POR QUE OS SINOS NÃO DOBRAM MAIS?
Ubirajara Varela

Para Jorge Henrique, havia mais coisas entre o céu e a terra, do que poderia supor a nossa vã filosofia, mas ele não era tão ingênuo a ponto de sair por aí discutindo os seus teoremas. Limitava-se a pensar, raciocinar, meditar com os seus próprios botões, conseguindo alcançar brilhantes deduções sobre o mundo dos homens.

Todo dia à tardinha, ele gostava de se sentar à porta da antiga capela de Santo Antônio, de onde se podia ver a cidade em paisagem panorâmica, e pensar. Era meticuloso. Andava sempre com um bloquinho de apontamentos e um lápis no bolso, para não se esquecer de nada. E, por questão de coincidência ou não, sempre que fazia alguma descoberta, os sinos dobravam, como que anunciando uma boa nova.

Jorge Henrique já tinha feito anotações sobre diversos assuntos: biologia, astrofísica, química, matemática, filosofia, até artes ele discursava em seu caderninho. 

As pessoas que o viam sentado na entrada da igreja pensavam que Jorge enlouquecera de vez. Achavam-no estranho, uma pessoa que fica falando e rindo sozinha, anotando sabe-se lá o quê num caderninho velho, isso não soava bem. Desagradava muitas pessoas; essa imagem de liberdade, de felicidade não era bem vista.

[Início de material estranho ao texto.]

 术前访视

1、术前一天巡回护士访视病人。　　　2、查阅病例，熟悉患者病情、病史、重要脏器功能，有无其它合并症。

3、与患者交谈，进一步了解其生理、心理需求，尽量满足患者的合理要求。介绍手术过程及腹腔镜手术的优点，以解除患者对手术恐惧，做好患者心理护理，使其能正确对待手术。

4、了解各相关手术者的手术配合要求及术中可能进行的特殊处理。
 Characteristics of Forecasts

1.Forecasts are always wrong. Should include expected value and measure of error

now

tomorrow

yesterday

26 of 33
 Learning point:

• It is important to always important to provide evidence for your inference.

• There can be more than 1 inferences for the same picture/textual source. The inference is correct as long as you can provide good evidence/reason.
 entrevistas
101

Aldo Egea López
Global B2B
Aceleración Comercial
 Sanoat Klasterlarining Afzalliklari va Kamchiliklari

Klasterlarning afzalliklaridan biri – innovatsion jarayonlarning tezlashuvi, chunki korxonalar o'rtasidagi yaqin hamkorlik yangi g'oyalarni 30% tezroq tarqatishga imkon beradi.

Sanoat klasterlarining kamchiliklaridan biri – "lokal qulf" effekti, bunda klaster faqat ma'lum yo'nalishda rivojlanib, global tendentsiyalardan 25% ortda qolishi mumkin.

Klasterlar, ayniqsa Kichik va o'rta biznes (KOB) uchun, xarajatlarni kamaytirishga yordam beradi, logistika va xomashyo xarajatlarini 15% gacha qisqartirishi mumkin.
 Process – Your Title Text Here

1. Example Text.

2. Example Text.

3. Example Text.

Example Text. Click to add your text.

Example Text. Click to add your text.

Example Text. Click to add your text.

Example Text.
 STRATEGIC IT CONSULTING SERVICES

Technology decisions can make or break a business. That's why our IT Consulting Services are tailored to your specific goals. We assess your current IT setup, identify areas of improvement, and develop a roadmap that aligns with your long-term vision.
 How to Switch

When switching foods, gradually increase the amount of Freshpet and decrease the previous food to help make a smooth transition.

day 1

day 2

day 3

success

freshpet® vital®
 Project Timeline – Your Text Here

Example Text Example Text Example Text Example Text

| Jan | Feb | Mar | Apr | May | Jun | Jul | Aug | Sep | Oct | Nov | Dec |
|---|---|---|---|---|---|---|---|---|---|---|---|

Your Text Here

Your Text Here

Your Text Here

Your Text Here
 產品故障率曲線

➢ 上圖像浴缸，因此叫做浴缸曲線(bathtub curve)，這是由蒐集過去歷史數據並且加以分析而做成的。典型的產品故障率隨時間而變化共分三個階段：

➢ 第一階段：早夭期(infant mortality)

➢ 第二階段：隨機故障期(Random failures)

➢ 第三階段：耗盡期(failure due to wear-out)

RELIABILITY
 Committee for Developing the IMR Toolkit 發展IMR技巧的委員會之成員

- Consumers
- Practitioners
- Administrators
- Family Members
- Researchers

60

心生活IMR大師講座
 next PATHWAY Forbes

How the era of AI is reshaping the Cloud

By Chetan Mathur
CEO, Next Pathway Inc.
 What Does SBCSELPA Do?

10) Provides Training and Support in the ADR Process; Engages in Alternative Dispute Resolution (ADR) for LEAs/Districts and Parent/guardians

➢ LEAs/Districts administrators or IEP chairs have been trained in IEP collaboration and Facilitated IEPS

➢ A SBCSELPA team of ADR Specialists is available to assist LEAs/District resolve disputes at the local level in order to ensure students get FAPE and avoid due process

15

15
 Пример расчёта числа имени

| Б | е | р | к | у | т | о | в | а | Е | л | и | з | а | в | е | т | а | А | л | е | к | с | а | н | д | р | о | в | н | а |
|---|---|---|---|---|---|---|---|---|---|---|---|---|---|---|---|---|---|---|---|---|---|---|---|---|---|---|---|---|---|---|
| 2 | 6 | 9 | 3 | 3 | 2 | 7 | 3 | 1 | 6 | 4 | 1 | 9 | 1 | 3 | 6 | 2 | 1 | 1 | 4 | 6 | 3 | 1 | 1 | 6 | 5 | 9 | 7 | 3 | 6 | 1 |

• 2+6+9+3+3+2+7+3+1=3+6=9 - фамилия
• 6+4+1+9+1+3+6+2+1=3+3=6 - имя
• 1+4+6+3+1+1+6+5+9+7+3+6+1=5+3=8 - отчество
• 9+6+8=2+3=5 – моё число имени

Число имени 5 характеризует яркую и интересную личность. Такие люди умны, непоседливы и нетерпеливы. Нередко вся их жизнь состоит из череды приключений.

A princípio, por intervenção de algumas beatas fazedoras de novenas, tentaram afastá-lo do local, com o argumento de que denegria a boa imagem da cidade, pois a capela era muito visitada por turistas. Sem sucesso. Jorge não arredara o pé.

Tentaram a polícia, que nada pode fazer, pois ainda não era crime sentar-se à sombra da capela para meditar.

Porém, as pessoas não desistiram, não queriam um filósofo louco em lugar nenhum, quanto mais na porta da casa de Deus.

Afinal, decidiram-se por enxotá-lo dali, de uma vez por todas, as mesmas beatas fazedoras de novenas. Como a cidade era conhecida pela cortesia, Jorge não estranhara o café que lhe serviu uma dessas bondosas velhinhas.

Alguns acreditam que o café é uma bebida pecaminosa, que aquece os ânimos e conduz à tentação. Certo ou não, o fato é que haviam colocado veneno na bebida. E Jorge não suportou a dose. Morrera ali mesmo, na porta da igreja.

O caso teve alguma repercussão: mais aprovações do que reprovações, claro. Contudo, as pessoas logo se calaram, não sei se por vergonha da falta de virtude, ou falta de interesse mesmo, afinal, o falecido não passava de um louco, um filósofo. O que ninguém percebera, é que os sinos não dobraram mais depois daquele dia.